Friday, April 5, 2013

Best Backside Buliders

Take a moment to read the following conversation I had with a new client last week:
Me: "So what are your goals?"
Client: "Well I really want to work on my butt. Summer is almost here and I wanna look good in my shorts. I run like 8 miles a day; that's plenty of butt work though, right?
Me: shaking my head

Over the course of my personal training career I've met countless people, females especially, that believe running is the be all end all. Heck, I was one of them not all that long ago. Hey, if I'm running that means my legs are in constant motion; therefore, I'm really hitting those muscles hard and will have an amazing lower half, right?

No no no.

Ever since I really got serious with strength training my lower half, glutes especially, have done crazy things that could never be achieved through running alone. So if you're like my client and are looking to build up your backside then keep reading and find out my favorite glute exercises! Building up your glute strength will not only help you rock those summer shorts; having strong glutes will have much carryover to your main lifts. Build up your glutes and I guarantee you will see huge increases in your squat and deadlift.

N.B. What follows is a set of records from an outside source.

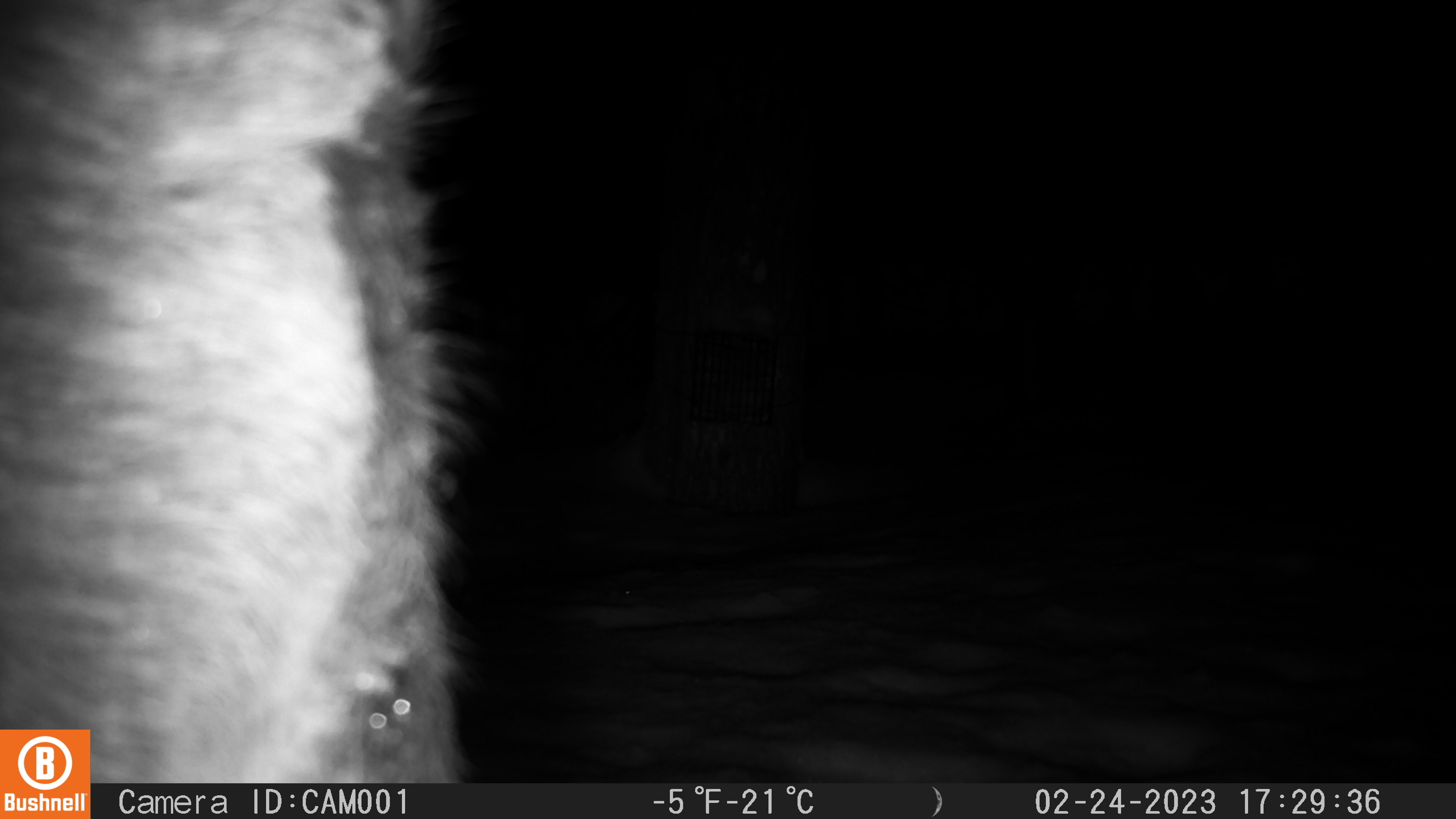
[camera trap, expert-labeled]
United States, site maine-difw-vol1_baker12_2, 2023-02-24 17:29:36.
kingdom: Animalia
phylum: Chordata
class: Mammalia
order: Artiodactyla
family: Cervidae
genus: Alces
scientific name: Alces alces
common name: moose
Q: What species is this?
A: Moose (Alces alces).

Barbell Glute Bridge: Okay, I know, you think this exercise makes you look silly. Who cares? It's a crazy good exercise. Glute bridges (with a decent amount of weight) will let you get a really good glute contraction that really can't be found with many other exercises. Once you master the basic glute bridge, try it with only one foot on the ground. I thought I had pretty good glute strength until I tried this. Wow, talk about an eye opener! The video below provides a demonstration:

Barbell Glute Bridge Video

Bulgarian Split Squats: I did these just yesterday and my glutes feel the effects today! I'm a big fan of single leg training and this is probably my favorite single leg exercise. To perform this exercise, you simply elevate your back foot on a box or bench; about 18'' off the ground, hold dumbbells or kettlebells in each had and squat down. Make sure you come out far enough with your front foot in order to prevent putting strain on your front knee.
Exercise bonus: try elevating your front foot a few inches off the floor to get more depth and extra burn!

Bulgarian Split Squat Video
 
Good Mornings: This exercise is great for basically the whole posterior chain. If done correctly, they will leave your hammies, low back, and glutes feeling the burn. Keep in mind good form is essential on this exercise in order to keep your back safe! You can perform these with a wide stance or with a conventional deadlift stance. Rest the bar on your upper back as if you were doing a squat, make sure your knees are soft; not locked! Next, push your hips back as far as possible. Make sure you keep the glutes squeezed and lower until you are about parallel to the ground. Then slowly return to starting position. Feel it in your backside? You're welcome.
 
Good Mornings
 
High Step Up: This is a simple, often overlooked exercise that probably leaves me huffing and puffing more than any other exercise on this list. Whether you use dumbbells or a barbell on your back, or no weight at all if you're new to the game, it is a great exercise to build your glutes and it has a great amount of carryover to things such as squatting, sprinting, and jumping. (And this is another great single leg exercise that I'm such a fan of)
 
Step Up
 
Prowler Pushes/Sprinting: If you are like my client we talked about in the beginning of the article and really want to incorporate cardio into your  routine (which I think is great, don't get me wrong), then you should set aside the steady state jogging and try things such as prowler pusher and sprinting. Not only will these hit your backside harder, they'll also do wonders to cut body fat and boost metabolism.
 
 
Whether I'm deadlifting or squatting, lower body training day is hands down my favorite. Since I've been doing the above exercises for my glutes and posterior chain, I've seen my numbers for squat and deadlift grow by leaps and bounds (deadlift especially). Not only have I seen increased strength, I can also say that I certainly look better in my shorts as opposed to when I had my pancake butt in my days of running. Try them out and see what you think; I guarantee your glutes will love you for it!